Time to complete tutorial: < 15 minutes

Latch Plots offers a Verified qPCR template designed to guide you through the entire process of relative qPCR analysis from start to finish. Below is an interactive demo of what it looks like:

Key functionalities of the qPCR Template include:

  • Calculate ΔCq and ΔΔCq
  • Calculate fold change and percent relative expression
  • Remove outliers using Grubbs’ Test or by removing points with standard deviations above a certain threshold
  • Calculate aggregate statistics, such as mean and standard deviations (STDEV) or standard error of the mean (SEM).

Let’s get started!

Step 1: Set up a new qPCR Plot layout

First, navigate to the Plots tab on Latch.

Next, click the Plot Layout button and select the qPCR Analyzer template. Give your plot layout a new name, ideally matching your experiment’s name. Creating a new plot layout for each experiment is highly recommended to prevent overwriting analyses and plots from previous experiments.

Step 2: Specify Input Parameters

Below, we will guide you through inputting each parameter to ensure the analysis runs successfully.

You can optionally select the Use Test Data checkbox to see an pre-loaded example that uses test data.

qPCR Machine Output

Here is where you can add your qPCR machine readout file. This file typically contains columns such as Well, Cq, Target.

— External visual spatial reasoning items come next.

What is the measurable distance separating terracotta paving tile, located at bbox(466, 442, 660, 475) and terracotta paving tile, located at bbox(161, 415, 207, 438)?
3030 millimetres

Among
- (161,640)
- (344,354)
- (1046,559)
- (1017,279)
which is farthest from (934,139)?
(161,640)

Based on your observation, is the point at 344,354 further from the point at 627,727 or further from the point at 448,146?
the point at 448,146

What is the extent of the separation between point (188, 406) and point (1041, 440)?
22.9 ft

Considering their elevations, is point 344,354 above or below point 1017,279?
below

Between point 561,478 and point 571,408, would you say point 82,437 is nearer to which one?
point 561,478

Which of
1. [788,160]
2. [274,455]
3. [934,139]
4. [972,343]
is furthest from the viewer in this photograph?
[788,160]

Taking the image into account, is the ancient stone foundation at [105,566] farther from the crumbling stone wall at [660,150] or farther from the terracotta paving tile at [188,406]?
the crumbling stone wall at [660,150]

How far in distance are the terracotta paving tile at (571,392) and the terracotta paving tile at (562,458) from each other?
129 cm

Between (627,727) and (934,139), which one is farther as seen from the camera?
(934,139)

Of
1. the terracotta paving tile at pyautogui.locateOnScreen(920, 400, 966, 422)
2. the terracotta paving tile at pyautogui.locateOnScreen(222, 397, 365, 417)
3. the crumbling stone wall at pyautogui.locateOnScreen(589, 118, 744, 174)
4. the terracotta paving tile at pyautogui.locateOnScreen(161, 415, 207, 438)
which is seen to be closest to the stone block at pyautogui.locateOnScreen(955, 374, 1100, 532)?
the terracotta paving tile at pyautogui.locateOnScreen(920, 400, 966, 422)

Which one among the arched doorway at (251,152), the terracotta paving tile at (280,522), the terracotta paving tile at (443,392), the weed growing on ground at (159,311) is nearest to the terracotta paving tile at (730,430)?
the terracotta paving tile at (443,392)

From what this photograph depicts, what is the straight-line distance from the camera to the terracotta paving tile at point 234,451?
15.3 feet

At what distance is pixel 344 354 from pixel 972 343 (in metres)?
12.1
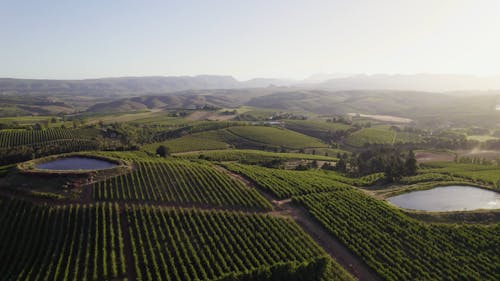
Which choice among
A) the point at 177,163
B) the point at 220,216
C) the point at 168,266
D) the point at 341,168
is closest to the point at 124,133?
the point at 177,163

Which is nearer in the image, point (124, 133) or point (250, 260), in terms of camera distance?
point (250, 260)

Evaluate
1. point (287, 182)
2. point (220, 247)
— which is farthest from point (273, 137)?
point (220, 247)

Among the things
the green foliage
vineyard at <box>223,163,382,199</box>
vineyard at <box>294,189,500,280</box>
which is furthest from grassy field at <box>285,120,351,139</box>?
vineyard at <box>294,189,500,280</box>

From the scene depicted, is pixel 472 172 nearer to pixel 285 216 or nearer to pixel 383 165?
pixel 383 165

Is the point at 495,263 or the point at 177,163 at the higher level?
the point at 177,163

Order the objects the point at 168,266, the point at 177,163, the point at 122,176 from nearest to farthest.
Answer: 1. the point at 168,266
2. the point at 122,176
3. the point at 177,163

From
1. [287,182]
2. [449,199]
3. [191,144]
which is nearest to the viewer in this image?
[449,199]

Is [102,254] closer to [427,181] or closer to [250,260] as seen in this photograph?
[250,260]
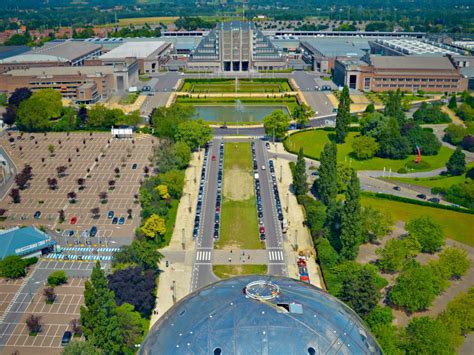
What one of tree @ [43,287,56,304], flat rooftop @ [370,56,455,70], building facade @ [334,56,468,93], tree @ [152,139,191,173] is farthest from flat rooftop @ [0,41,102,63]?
tree @ [43,287,56,304]

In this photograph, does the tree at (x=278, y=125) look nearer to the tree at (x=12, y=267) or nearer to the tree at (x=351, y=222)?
the tree at (x=351, y=222)

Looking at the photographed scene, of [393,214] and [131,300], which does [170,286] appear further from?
[393,214]

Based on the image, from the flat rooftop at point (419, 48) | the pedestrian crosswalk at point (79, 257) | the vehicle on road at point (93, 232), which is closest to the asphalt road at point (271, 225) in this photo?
the pedestrian crosswalk at point (79, 257)

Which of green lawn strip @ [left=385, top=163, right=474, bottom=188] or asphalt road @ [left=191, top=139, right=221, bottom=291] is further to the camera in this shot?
green lawn strip @ [left=385, top=163, right=474, bottom=188]

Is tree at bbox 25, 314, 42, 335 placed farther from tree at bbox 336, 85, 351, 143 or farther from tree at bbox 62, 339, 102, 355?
tree at bbox 336, 85, 351, 143

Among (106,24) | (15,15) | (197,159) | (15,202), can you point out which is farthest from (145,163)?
(15,15)

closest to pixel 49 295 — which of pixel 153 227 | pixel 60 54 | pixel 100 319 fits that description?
pixel 100 319
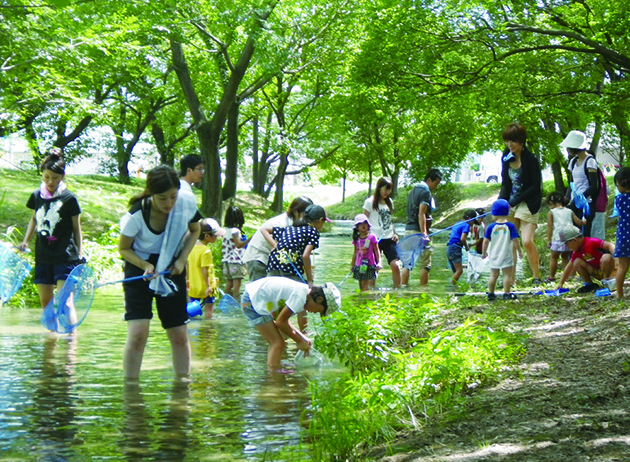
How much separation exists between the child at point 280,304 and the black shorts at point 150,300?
1.02 m

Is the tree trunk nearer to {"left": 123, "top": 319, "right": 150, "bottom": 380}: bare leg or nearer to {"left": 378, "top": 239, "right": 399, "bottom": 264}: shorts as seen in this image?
{"left": 378, "top": 239, "right": 399, "bottom": 264}: shorts

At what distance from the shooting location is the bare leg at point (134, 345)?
20.5 feet

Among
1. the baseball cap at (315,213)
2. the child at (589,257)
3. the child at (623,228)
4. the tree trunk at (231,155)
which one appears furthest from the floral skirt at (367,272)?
the tree trunk at (231,155)

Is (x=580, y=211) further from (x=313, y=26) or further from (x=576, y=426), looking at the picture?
(x=313, y=26)

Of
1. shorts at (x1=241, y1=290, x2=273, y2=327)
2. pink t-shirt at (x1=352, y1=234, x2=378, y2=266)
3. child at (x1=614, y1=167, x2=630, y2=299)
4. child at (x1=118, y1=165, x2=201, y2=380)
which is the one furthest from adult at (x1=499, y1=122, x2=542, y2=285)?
child at (x1=118, y1=165, x2=201, y2=380)

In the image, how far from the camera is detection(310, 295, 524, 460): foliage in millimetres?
4715

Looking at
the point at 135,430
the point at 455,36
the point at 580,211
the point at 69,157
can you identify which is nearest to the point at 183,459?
the point at 135,430

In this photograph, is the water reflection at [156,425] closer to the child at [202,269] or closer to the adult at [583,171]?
the child at [202,269]

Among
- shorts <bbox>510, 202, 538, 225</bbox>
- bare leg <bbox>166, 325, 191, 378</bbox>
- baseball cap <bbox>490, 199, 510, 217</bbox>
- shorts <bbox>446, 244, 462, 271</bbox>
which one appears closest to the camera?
bare leg <bbox>166, 325, 191, 378</bbox>

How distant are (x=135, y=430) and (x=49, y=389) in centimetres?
151

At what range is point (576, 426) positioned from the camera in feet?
14.2

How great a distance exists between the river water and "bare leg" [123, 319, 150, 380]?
6.2 inches

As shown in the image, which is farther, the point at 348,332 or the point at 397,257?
the point at 397,257

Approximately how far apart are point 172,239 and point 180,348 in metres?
0.96
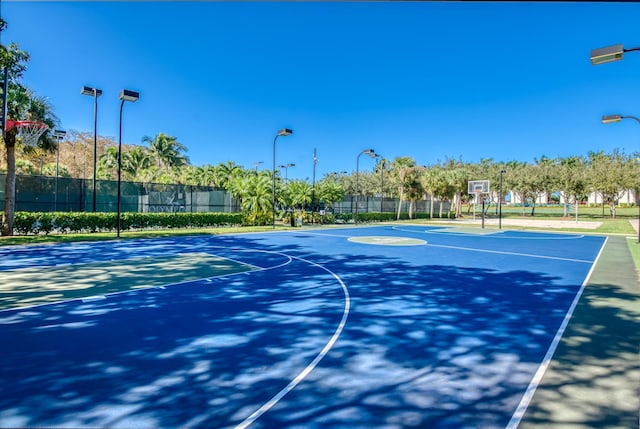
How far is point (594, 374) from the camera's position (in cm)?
418

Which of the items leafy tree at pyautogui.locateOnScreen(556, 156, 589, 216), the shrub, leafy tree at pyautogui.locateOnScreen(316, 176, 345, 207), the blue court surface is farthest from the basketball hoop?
leafy tree at pyautogui.locateOnScreen(556, 156, 589, 216)

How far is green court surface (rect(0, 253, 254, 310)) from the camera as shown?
724 cm

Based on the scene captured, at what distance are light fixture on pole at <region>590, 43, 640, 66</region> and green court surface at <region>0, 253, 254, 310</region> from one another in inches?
400

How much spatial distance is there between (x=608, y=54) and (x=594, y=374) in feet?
23.3

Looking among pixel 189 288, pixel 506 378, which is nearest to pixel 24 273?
pixel 189 288

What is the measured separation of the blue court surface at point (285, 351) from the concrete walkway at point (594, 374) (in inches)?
7.9

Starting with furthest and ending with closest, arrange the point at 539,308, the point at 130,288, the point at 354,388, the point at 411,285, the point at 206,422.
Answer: the point at 411,285
the point at 130,288
the point at 539,308
the point at 354,388
the point at 206,422

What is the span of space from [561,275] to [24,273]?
48.5 ft

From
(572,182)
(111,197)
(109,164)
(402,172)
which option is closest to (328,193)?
(402,172)

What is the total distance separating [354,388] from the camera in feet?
12.5

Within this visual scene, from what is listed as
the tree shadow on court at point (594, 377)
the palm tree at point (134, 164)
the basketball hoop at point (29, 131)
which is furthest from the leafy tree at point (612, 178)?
the palm tree at point (134, 164)

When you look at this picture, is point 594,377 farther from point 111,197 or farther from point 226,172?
point 226,172

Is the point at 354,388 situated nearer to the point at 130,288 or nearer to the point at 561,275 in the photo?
the point at 130,288

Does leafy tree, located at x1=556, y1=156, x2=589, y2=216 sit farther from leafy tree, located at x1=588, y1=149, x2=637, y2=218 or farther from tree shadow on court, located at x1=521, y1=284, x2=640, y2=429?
tree shadow on court, located at x1=521, y1=284, x2=640, y2=429
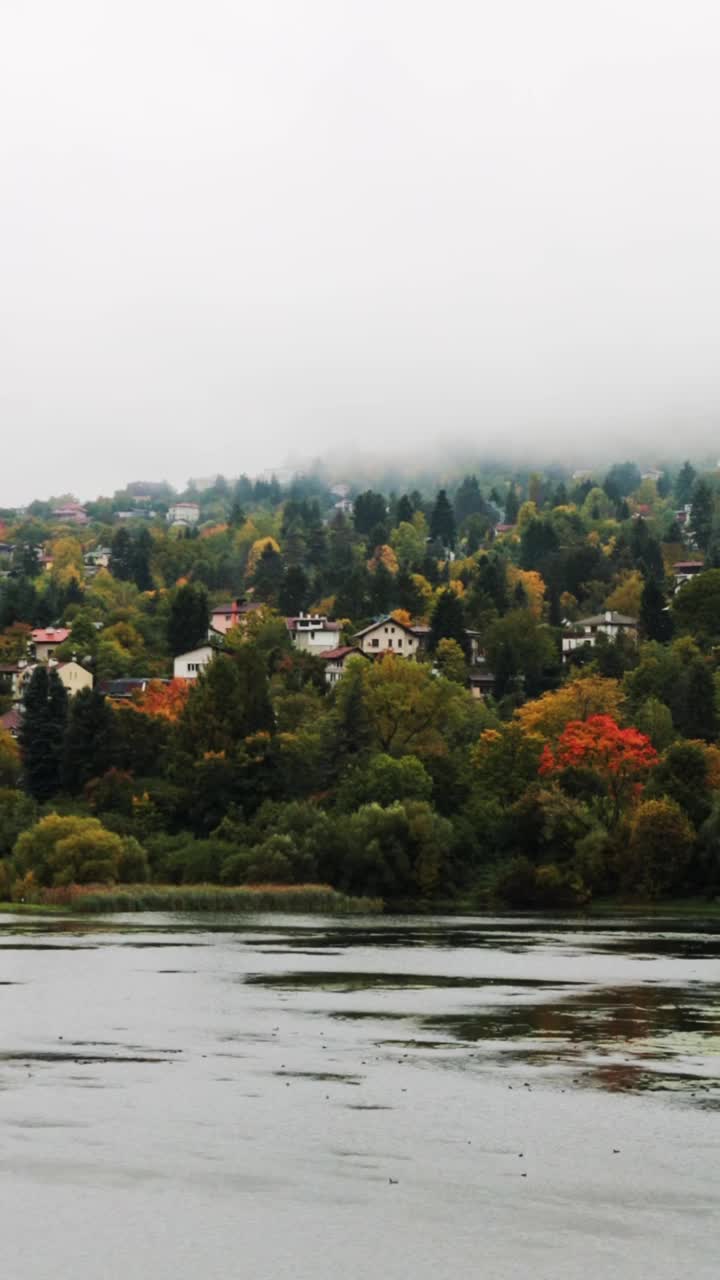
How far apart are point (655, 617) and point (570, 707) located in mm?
54526

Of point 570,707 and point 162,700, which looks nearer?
point 570,707

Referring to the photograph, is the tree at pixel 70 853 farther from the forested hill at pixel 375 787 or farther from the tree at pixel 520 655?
the tree at pixel 520 655

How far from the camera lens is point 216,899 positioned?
106250mm

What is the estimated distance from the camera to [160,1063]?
42500 mm

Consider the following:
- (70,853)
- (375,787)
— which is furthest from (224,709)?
(70,853)

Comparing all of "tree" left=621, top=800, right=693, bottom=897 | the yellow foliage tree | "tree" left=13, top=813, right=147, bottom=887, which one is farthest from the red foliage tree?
"tree" left=13, top=813, right=147, bottom=887

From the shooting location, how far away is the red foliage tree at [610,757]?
12381cm

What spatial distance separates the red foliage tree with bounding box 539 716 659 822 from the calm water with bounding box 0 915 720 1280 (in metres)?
57.4

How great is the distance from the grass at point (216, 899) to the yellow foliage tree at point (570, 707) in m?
32.4

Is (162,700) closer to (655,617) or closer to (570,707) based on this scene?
(570,707)

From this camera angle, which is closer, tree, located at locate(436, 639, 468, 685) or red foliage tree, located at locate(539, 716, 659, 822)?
red foliage tree, located at locate(539, 716, 659, 822)

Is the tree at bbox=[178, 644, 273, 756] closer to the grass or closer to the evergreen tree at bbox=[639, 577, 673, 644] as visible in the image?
the grass

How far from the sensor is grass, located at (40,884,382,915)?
10238 centimetres

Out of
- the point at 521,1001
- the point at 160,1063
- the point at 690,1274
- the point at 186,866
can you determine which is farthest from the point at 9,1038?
the point at 186,866
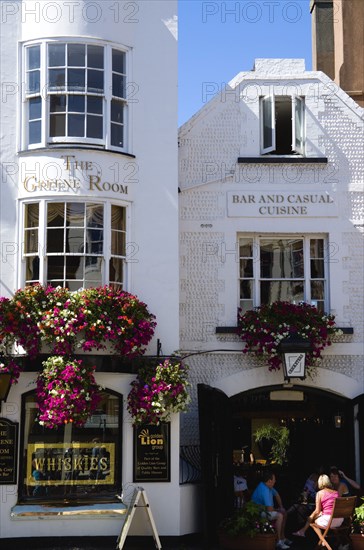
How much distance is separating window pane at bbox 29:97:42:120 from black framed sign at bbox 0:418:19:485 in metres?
5.05

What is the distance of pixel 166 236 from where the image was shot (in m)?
14.7

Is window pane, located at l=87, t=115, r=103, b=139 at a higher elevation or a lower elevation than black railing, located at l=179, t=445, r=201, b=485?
higher

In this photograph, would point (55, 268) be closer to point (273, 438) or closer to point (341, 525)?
point (341, 525)

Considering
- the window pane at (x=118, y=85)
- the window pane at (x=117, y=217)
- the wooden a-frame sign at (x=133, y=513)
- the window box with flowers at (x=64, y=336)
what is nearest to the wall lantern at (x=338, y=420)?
the wooden a-frame sign at (x=133, y=513)

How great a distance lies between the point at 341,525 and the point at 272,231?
529 cm

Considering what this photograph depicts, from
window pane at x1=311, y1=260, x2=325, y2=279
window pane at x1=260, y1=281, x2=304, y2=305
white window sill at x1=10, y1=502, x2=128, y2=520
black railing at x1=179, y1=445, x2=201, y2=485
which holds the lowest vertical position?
white window sill at x1=10, y1=502, x2=128, y2=520

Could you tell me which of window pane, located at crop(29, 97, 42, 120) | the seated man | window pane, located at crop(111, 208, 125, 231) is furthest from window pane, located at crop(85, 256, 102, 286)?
the seated man

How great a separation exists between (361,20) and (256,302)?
8.49 meters

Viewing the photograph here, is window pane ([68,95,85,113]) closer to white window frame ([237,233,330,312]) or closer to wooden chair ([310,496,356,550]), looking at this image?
white window frame ([237,233,330,312])

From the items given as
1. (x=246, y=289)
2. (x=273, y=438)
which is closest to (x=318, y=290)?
(x=246, y=289)

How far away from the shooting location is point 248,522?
13.2m

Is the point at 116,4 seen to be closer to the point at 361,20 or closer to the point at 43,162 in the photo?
the point at 43,162

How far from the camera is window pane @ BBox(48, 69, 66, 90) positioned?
14.4 m

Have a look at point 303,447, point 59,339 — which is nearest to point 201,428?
point 59,339
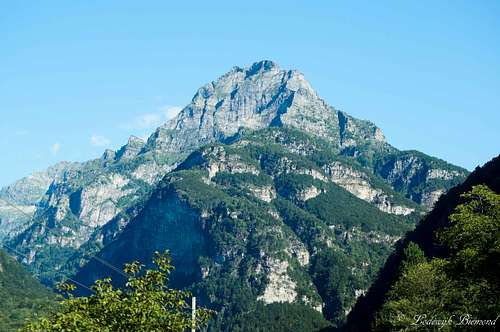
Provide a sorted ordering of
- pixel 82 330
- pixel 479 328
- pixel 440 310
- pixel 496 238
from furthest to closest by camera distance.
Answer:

There are two options for files that can be provided here: a CSV or an Excel file.

  • CSV file: If you input a CSV file, please ensure that your file contains Cq, Well, Target as the column headers.

qPCR Readout CSV file

  • Excel file: QuantStudio machines often output data in an .eds file format, which is typically converted to an Excel file by the end user. Latch Plots can also directly process these Excel files. The tool intelligently identifies the header row containing the Well, Cq, and Target columns, trims any metadata rows above this header, and saves the cleaned table for further analysis. An example Excel file that Plots can process is seen below. Similar to the CSV input option, please also ensure that your file contains three mandatory columns that contain targets, well IDs, and Cq values. By default, we skip the first 24 rows of metadata, which can be modified in the code.

qPCR Excel

Well column

Select the column header from your original CSV or Excel that contains well IDs (e.g. A1, A2).

Common mistake 1: QuantStudio sometimes generates a CSV file with two columns: Well Position and Well. The Well Position column contains the actual well IDs, while the Well column contains numeric values without a letter prefix (e.g., 31, 32, etc.). Users often mistakenly select the Well column instead of the Well Position column, which results in a warning.

(Optional) Add a Plate Map CSV

In a typical qPCR experiment, a control sample is used as a reference point for ΔΔCq calculations. This control serves as a baseline to compare the expression levels of target genes in other samples, enabling the determination of relative gene expression changes. Common examples include untreated cells, vehicle-treated cells, and wild-type strains.

Important: If your CSV/Excel file contains a column that specifies the condition for each replicate in every row, you can skip this step.

If your CSV/Excel file does not contain a condition column, you have two options:

  1. Revise the CSV to include this column.
  2. Use a template Excel plate map file that we provide to map out the experimental conditions. You can download the template CSV using this link.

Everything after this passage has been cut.